Barry was an ardent believer in the value of professional leadership for the Academy's music program, expanding its staff of 2 in 1971 to its present size of 19, with highly trained leadership for the Drum & Bugle Corps, the Orchestra, Women's Glee Club and Gospel Choir, music theatre, full-time office staff, professional singers for its chapel program and a dedicated ticketing operation.
Although primarily a conductor, Barry maintained a high level of keyboard skill, and was often heard playing the organ for Naval Academy chapel services and occasionally appearing as a concerto soloist with the Naval Academy Band.
Among his greatest contributions were the many musical arrangements he created for the choral groups at the Academy; music for the chapel choirs, special arrangements for specific programs such as a program of Depression-era music for a FDR commemoration, televised from the US House of Representatives before a joint session of congress and carried by all the major networks.
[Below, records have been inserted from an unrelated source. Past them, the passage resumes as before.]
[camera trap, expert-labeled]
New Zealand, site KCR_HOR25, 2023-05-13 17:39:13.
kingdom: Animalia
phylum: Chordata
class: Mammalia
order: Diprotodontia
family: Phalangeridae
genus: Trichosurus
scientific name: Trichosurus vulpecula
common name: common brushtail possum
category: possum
The scope and range of these arrangements can be heard on the many recordings available of Naval Academy choruses, primarily produced by Richardson Recordings.
He retired in December 2006.
Barry continues to work actively as a musician, directing Annapolis Music Festivals, working as an associate conductor with Encore Creativity's Chautauqua program in western New York, serving as a choral clinician, and filling in from time to time as guest organist at local churches, including the Naval Academy Chapel.